Although pictures appear in the data, the answer should contain only the lines from its start through the line with "[camera-trap image, curated labels]", written out exactly.

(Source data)
☆ ☆ ☆ ☆ ☆ ☆ ☆

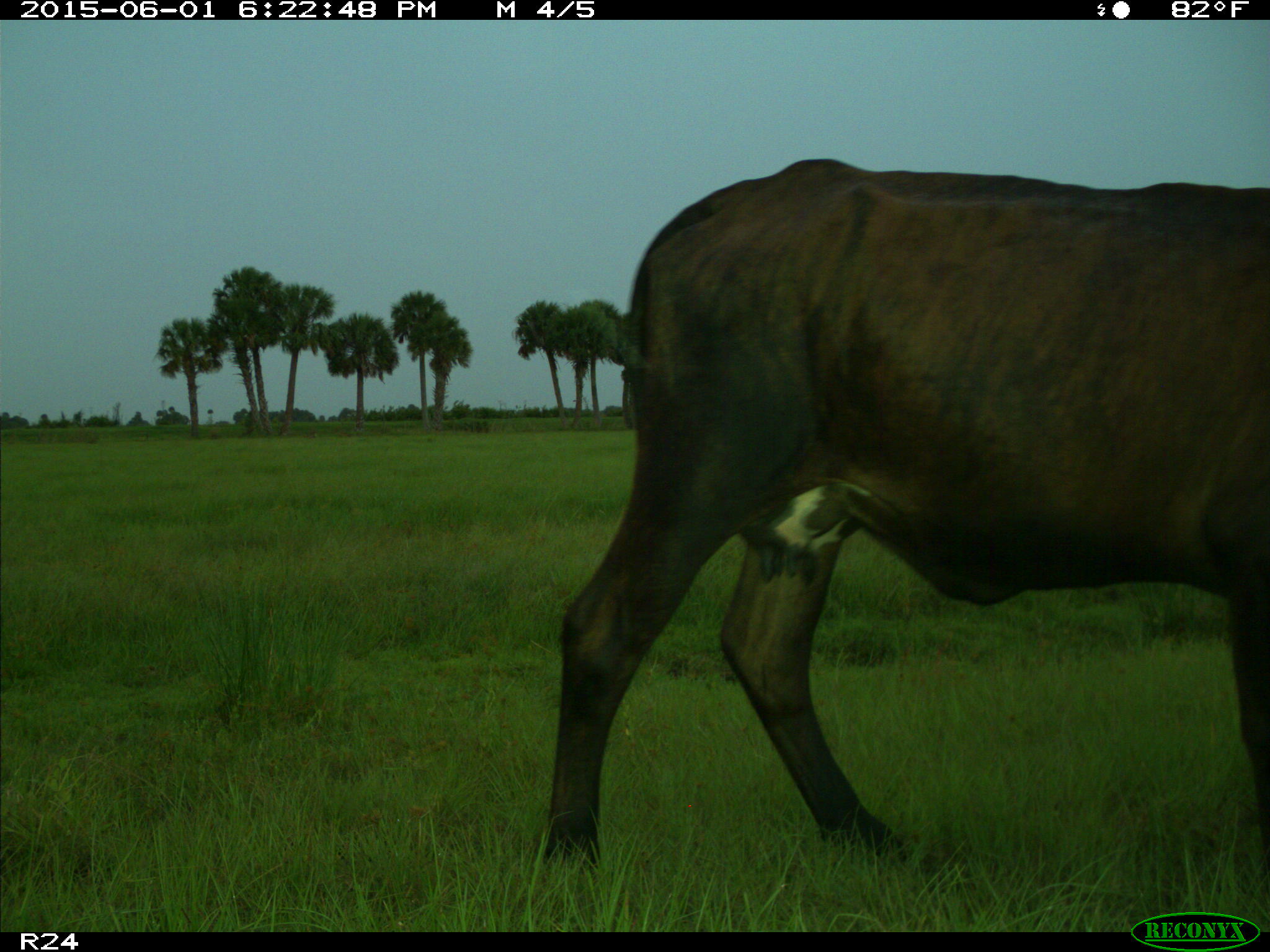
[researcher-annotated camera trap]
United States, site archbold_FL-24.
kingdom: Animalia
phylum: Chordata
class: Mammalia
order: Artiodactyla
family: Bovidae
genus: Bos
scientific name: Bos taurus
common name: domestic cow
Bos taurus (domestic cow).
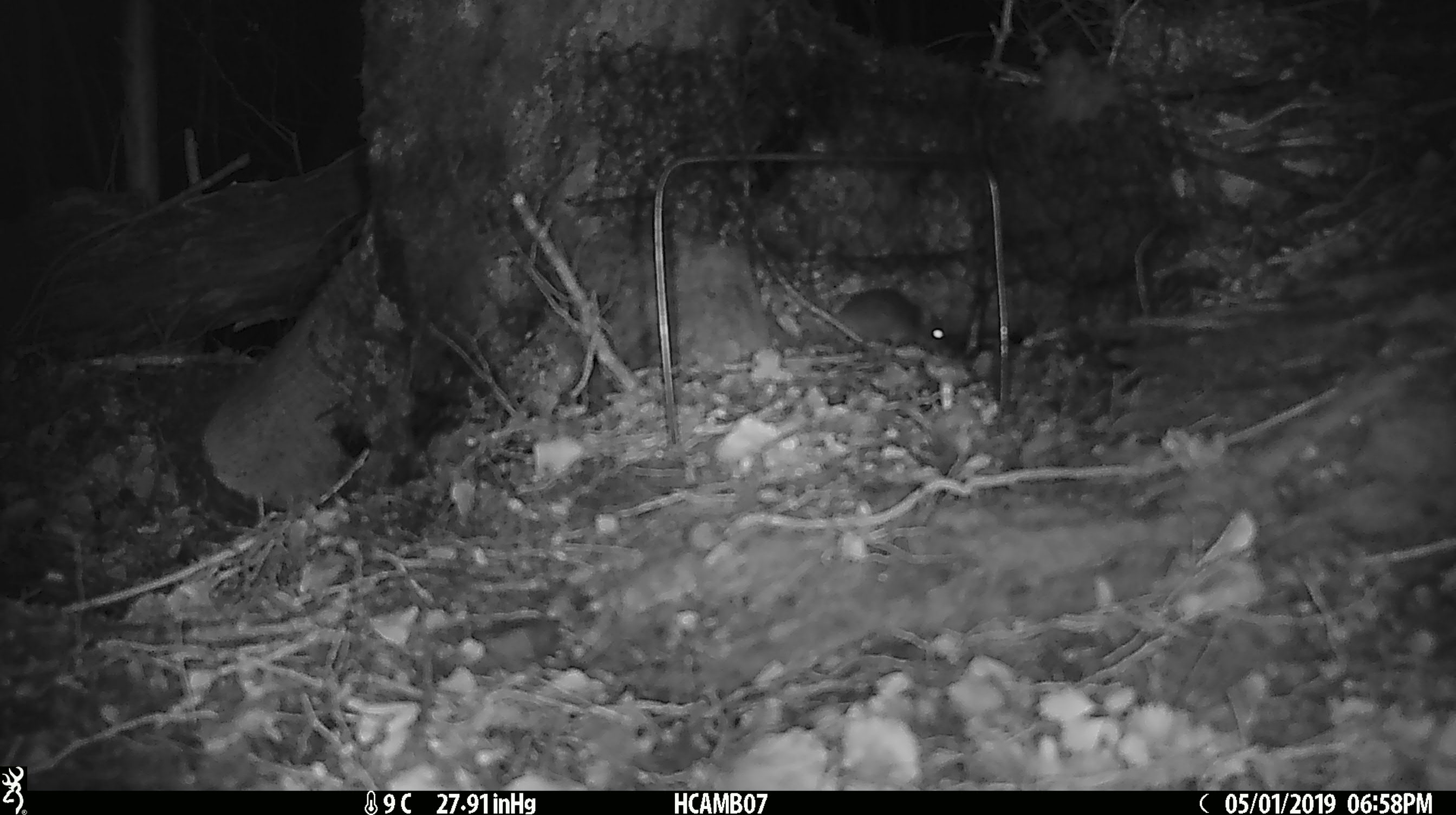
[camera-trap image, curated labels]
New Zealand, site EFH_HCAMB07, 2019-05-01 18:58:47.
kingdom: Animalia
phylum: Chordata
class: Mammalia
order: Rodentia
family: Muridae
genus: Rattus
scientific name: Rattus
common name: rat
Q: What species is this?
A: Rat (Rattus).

☆ ☆ ☆ ☆ ☆ ☆ ☆

▸ **Problem solution**:
[researcher-annotated camera trap]
United States, site archbold_FL-24.
kingdom: Animalia
phylum: Chordata
class: Mammalia
order: Artiodactyla
family: Bovidae
genus: Bos
scientific name: Bos taurus
common name: domestic cow
Bos taurus (domestic cow).
[camera-trap image, curated labels]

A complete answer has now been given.